[Physics] Turbulent spacetime from Einstein equation

general-relativitygravitynon-linear-systemsspacetimeturbulence

It is well known that the fluid equations (Euler equation, Navier-Stokes, …), being non-linear, may have highly turbulent solutions. Of course, these solutions are non-analytical. The laminar flow solutions (Couette flow for example) may be unstable to perturbations, depending on viscosity.

Also, low-viscosity fluids (water for example) are more turbulent than high-viscosity fluids (oil, for example).

I was wondering if something similar may happen with gravity and spacetime itself. The Einstein equations are highly non-linear: do turbulent solutions exist?

Or is gravity like some highly viscous fluid, i.e. without any turbulence?

What might a turbulent metric look like? Of course it would not be an analytic solution.

I imagine that spacetime turbulences may be relevant on a very large scale only (cosmological scales, or even at the Multiverse level). And maybe at the Planck scale too (quantum foam). But how could we define geometric turbulence?

The only reference I've found on this subject, which shows that the idea isn't crazy, is this :

https://www.perimeterinstitute.ca/news/turbulent-black-holes


EDIT : I have posted an answer below, which I think is very interesting. I don't know if this hypothesis was already studied before.

Best Answer

Gravity can, of course, become turbulent if it is coupled to a turbulent fluid. The interesting question is thus, as John Rennie points out, whether a vacuum solution can be "turbulent".

As far as I'm aware this is not known. If turbulence does occur in vacuum gravity, it is remarkably hard to stir up. Even in very extreme situations like colliding black hole binaries, which are now simulated pretty routinely, no turbulence has been observed.

EDIT: One approach one might take to study this is the "Post-Newtonian expansion", in which GR is formulated as an expansion in powers of some characteristic speed $\frac{v}{c}$. This has been conducted to extremely high order and the accuracy of the results at least for binary black holes rivals that of full nonlinear simulation. To all existing orders, the PN expansion is known to be exactly integrable. So if GR exhibits turbulent behaviour, it does so only in very extreme situations.

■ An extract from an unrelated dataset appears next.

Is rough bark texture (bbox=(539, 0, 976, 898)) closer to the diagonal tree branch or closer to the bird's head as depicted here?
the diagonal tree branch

There are some theoretical reasons one might expect turbulence, which are hinted at in the press release you link to. Because of AdS/CFT one expects at least certain vacuum GR spacetimes to be equivalently modelled by a certain quantum field theory with a special symmetry. But that field theory, in some limit, should itself be approximately described by the Navier-Stokes equations. Therefore, again perhaps only in some weird and not-entirely-understood limit, the vacuum EFE's ought to described by the Navier-Stokes equations.

The point of the study you linked to was to investigate what sorts of behaviour in the gravitational theory one might get when the corresponding hydrodynamic theory is turbulent. The conclusion seems to be that certain turbulence-like behaviours appear in the gravitational theory. It seems to me a bit of an overstatement to say this group has discovered full-blown gravitational turbulence.

It's also, by the way, not yet known whether more pedestrian sorts of chaos can occur in the GR two-body problem. The Kerr spacetime is exactly integrable and geodesics are not chaotic. However, an actual particle will not move in the Kerr spacetime, but in a deformed spacetime including also its own gravitational field. An open question is if and when this perturbation can lead to chaotic motion.

EDIT2: There are also some theoretical reasons one might not expect turbulence. Basically what I'm imagining by turbulence is something like highly-nonlinear gravitational waves self-interacting strongly enough to excite vortex stretching, etc. But attempts to simulate such self-interactions (e.g. http://relativity.livingreviews.org/Articles/lrr-2007-5/) typically find that more or less generically, such strong gravitational fields either lead to rapid dispersal to infinity or the formation of a black hole. In closed spacetimes even small perturbations seem to eventually form a black hole more or less generically, although this is still unsettled. However, these studies are almost always done in high symmetry, so the question is far from resolved.